We’ve caught the Noro virus from one of these folks who insist on sharing their sickness. Our tiny tot was extremely sick for a week. This virus was no joke and the only way to rid the house of it was to purchase special surface wipes.
Thanks for being brave enough to back mammas like me up who teach my kids to share everything EXCEPT sickness. .
❤️
And this is why I made my whole family stay home from church today. Half of the family is sick. There’s a good chance the rest will be sick too. The healthy (?) children cried, but no, we are not going to church and getting other people sick. No. I don’t like when we get sick (always stories like yours, lice last year being one of them!) and I don’t want to pass it on.
Oh no. Not lice. #neverforget bless ❤️
As a nurse I’m not in this box of fear and loathing, yet I totally agree with you! Hysterical! Stay. At. Home. People. No one’s impressed! I AM that confrontational person and have been known to kick kids out of the church nursery- for the greater good. Lol. I adore this post! I’m totally curious about your book. Keep us updated!!
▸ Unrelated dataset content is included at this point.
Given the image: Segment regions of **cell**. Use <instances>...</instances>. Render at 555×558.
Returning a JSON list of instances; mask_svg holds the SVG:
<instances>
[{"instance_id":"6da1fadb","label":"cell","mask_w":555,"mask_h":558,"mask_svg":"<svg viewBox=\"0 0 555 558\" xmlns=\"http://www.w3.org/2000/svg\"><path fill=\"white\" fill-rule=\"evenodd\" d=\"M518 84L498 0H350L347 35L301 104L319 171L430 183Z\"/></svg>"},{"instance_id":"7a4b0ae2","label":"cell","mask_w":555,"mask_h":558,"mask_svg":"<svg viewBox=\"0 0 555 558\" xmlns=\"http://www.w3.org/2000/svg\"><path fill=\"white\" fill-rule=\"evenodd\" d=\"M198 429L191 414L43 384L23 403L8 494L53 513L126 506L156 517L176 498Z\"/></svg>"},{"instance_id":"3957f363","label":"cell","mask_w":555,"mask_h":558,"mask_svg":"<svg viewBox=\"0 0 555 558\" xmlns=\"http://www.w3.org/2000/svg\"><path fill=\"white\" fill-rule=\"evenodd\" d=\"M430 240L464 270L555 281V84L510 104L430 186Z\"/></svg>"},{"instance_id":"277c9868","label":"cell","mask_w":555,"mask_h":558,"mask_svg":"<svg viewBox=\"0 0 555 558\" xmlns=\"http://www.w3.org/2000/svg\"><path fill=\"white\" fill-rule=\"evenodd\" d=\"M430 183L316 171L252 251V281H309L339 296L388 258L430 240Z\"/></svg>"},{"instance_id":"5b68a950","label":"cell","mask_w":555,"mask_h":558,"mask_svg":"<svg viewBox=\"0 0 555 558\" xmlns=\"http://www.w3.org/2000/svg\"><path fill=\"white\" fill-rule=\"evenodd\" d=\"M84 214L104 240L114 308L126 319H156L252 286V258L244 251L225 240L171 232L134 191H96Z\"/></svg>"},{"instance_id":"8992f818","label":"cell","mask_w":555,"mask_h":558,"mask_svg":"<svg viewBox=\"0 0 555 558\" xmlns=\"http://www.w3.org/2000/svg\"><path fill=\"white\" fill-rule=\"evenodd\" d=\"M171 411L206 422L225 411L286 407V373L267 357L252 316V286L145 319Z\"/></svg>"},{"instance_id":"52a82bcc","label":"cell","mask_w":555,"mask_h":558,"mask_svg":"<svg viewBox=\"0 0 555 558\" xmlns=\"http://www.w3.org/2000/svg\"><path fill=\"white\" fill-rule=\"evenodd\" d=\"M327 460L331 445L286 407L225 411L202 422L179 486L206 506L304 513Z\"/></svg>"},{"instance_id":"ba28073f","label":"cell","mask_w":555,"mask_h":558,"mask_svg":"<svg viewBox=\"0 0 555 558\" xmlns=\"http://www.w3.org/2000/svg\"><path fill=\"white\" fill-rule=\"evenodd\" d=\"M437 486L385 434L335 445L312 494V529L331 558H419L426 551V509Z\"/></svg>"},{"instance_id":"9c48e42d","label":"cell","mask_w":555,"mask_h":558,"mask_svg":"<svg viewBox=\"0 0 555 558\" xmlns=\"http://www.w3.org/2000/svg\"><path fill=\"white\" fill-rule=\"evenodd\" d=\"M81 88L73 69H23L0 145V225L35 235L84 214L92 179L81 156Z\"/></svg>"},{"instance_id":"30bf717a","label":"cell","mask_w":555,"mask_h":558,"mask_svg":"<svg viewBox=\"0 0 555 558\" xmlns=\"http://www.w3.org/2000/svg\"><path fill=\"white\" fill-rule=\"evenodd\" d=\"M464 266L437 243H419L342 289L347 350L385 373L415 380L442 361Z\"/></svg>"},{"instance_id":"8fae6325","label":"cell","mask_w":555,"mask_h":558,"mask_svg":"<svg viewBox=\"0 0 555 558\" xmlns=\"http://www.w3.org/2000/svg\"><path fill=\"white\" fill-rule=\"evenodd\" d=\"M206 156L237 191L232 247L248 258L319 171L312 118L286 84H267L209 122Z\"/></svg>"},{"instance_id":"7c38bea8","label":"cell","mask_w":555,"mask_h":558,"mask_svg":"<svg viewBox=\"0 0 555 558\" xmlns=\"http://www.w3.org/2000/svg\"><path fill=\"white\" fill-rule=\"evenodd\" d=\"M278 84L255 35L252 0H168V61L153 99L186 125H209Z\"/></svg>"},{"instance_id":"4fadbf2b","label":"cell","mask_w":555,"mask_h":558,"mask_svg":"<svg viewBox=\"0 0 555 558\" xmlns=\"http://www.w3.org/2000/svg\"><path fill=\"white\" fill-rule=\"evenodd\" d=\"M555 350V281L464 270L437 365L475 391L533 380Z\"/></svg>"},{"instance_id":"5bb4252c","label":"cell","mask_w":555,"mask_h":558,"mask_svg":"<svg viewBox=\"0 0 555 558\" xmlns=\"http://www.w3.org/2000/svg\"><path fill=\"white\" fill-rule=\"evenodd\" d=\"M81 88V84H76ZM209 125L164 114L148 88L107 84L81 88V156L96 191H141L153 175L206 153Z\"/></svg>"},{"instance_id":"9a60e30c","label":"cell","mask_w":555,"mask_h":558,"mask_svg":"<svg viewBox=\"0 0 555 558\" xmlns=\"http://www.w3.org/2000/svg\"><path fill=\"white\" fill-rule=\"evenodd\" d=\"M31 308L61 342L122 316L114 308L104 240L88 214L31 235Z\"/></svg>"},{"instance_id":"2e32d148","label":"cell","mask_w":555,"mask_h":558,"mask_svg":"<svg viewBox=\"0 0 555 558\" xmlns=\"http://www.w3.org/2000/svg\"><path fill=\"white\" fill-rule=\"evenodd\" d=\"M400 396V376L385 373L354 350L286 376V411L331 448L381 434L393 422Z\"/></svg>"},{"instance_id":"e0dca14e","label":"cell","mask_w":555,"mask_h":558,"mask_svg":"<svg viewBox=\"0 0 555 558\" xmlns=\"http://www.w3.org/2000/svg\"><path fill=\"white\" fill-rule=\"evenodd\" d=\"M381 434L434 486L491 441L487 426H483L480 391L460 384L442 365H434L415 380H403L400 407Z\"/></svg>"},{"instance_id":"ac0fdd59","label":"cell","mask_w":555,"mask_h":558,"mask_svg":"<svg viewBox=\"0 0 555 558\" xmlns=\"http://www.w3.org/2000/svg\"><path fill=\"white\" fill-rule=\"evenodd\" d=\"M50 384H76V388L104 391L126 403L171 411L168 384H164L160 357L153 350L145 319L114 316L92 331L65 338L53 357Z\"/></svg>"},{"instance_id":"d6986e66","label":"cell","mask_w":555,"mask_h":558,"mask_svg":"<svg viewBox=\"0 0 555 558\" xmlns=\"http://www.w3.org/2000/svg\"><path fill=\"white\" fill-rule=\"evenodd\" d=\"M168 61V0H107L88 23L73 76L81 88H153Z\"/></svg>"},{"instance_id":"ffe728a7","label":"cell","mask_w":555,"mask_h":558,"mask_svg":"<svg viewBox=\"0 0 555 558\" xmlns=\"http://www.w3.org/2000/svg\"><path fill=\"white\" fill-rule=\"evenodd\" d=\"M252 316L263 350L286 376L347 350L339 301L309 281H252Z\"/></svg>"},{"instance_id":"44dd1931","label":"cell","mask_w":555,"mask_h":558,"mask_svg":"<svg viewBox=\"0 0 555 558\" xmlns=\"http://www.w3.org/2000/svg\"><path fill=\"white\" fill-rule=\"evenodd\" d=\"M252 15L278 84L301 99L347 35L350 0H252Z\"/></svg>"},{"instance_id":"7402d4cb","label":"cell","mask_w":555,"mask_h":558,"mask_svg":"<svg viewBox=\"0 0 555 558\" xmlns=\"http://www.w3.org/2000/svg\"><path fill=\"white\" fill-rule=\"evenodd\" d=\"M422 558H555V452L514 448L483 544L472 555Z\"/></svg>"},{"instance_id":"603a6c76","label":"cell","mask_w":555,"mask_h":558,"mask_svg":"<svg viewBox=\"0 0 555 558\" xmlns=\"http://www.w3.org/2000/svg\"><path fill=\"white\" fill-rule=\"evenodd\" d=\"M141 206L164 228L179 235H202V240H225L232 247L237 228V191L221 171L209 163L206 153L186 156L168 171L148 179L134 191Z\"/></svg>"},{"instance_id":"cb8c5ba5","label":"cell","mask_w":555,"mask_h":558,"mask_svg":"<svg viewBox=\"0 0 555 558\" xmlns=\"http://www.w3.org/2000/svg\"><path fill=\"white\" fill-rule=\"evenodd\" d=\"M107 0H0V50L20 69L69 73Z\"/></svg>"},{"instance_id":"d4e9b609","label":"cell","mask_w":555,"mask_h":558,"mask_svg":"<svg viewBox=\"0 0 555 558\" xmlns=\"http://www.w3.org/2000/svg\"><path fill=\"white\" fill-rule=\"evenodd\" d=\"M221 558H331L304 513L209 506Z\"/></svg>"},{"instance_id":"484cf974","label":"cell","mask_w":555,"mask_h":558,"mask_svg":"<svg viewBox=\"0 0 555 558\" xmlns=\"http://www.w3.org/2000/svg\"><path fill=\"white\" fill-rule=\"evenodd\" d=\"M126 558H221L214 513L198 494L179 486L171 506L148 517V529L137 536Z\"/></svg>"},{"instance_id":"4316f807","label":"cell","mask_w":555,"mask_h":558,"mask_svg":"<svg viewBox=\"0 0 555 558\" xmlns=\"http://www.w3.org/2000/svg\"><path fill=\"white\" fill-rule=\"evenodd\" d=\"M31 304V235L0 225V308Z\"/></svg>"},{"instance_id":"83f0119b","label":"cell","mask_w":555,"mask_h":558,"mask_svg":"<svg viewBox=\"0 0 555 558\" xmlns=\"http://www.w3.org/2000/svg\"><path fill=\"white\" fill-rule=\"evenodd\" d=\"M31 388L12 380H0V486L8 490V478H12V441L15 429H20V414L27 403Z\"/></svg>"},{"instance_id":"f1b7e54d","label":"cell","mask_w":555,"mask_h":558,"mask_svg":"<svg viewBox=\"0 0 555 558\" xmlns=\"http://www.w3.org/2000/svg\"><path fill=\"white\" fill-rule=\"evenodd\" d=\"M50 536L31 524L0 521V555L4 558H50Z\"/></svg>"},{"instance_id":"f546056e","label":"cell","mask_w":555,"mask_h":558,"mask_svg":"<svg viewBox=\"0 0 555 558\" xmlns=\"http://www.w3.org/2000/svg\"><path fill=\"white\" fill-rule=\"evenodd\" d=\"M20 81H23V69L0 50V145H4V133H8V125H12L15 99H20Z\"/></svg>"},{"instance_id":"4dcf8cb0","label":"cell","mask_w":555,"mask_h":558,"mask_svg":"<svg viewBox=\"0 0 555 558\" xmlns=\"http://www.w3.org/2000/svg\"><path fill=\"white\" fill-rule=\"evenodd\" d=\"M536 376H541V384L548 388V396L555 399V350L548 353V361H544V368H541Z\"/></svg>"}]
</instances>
That being said…. lice? FORGET ABOUT IT. I go into def-con 17….,
[…] It is without a doubt, the one thing I NEVER want you to hear you say to me. “We’ve been up all night vomiting.” […]
I work in a dental office. The worst thing a patient can tell us is, ” My family has the stomach bug, but I must be resistant.” . No, they are just in the really contagious stage or they are carrying around the family’s germs. Same with “Everyone has had the flu but me!” . I just pray hard while I work and try to breathe as little as possible!